The investment firm said in a statement on January 26 that it upgraded Globe shares from underweight to overweight.
As defined by Morgan Stanley, a stock rating of overweight means that the stock’s total return is expected to exceed the average total return of the Morgan Stanley analyst’s industry (or industry team’s) coverage universe, on a risk-adjusted basis, over the next 12 to 18 months.
Morgan Stanley released its research paper this month, entitled “Asean Telcos 2018 Outlook,” comparing Globe with other telecommunication companies (telcos) in the Association of Southeast Asian Nations (Asean) region with optimistic results.
Morgan Stanley noted that “Globe has been winning market share from competition in the mobile and broadband segments, which has resulted in Globe outperforming competition by 6 percent” last year.
“Unlike competition, we like that Globe has made efforts to increase its capex [capital expenditure] to ‘densify’ the network in preparation for 4G,” the investment house said in a statement on January 26.
The research paper also said Globe Telecom has significantly increased capex to improve its network compared to other countries in the Asean region. The study indicated that, though the capex cycle is an important underlying driver to boost the stock price performance of the company, it can also decrease the return of invested capital and can limit capital distribution. The capex cycle is driven by three key points, namely, technology upgrades, network expansions and fixed network investments.
“We see Globe’s effort in driving improvements in the network as a positive for growth.”
The investment firm has forecast that wireless revenues of Globe Telecom Inc. would be mainly composed of data revenues by 2020.
Morgan Stanley said it forecasts data revenue to account for 73 percent of Globe Telecom’s wireless revenues by 2020, up from 54 percent in 2015.
The company added it sees Globe Telecom’s data revenues to grow at an 11.5-percent compounded annual growth rate (2016 to 2019) “driven by strong growth in mobile-data traffic from a low base and improved data monetization as a result of lower mobile competition in the market.”

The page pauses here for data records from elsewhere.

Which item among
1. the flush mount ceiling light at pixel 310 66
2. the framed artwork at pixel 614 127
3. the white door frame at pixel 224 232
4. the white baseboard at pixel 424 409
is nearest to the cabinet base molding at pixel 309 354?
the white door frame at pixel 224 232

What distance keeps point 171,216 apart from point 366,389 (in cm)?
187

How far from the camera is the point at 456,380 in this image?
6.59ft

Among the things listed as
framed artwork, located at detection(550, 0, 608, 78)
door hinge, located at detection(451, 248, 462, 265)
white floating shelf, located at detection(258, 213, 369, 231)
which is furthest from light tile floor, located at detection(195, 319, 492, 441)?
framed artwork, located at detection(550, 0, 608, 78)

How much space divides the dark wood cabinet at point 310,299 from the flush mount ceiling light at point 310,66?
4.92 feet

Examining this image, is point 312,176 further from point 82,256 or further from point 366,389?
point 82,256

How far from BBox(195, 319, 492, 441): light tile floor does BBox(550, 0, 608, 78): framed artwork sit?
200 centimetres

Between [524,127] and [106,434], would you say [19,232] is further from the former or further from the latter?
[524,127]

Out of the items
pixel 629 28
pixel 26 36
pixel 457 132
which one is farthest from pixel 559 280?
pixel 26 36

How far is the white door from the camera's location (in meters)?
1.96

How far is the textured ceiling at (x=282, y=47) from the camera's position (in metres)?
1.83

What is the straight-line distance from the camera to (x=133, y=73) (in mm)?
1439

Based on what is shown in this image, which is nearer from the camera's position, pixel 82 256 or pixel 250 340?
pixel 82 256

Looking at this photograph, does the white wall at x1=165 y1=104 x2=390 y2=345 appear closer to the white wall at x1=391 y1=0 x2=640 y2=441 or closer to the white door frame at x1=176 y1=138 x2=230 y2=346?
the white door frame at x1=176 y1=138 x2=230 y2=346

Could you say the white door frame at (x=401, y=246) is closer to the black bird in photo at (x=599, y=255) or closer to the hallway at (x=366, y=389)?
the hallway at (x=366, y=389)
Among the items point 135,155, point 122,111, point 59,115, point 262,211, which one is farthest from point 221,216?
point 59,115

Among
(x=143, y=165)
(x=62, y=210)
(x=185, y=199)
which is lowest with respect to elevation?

Morgan Stanley also posted a positive outlook for the Philippine telecommunications sector despite what it calls as “risk” of a third player in the sector.
“We recognize the risk of a third player but it will be two years to three years before a new player is operational,” the company said.
The company added it also upgraded the Philippines from its least-preferred market to rank in line with Malaysia and Thailand.
“The Philippines has historically been categorized as a highly competitive telecom market, despite being a duopoly,” Morgan Stanley said. “However, competition in the mobile space moderated in 2017, but we expect it to rise again in the near future, as operators go after fixed broadband market share and as risk of a third player looms.”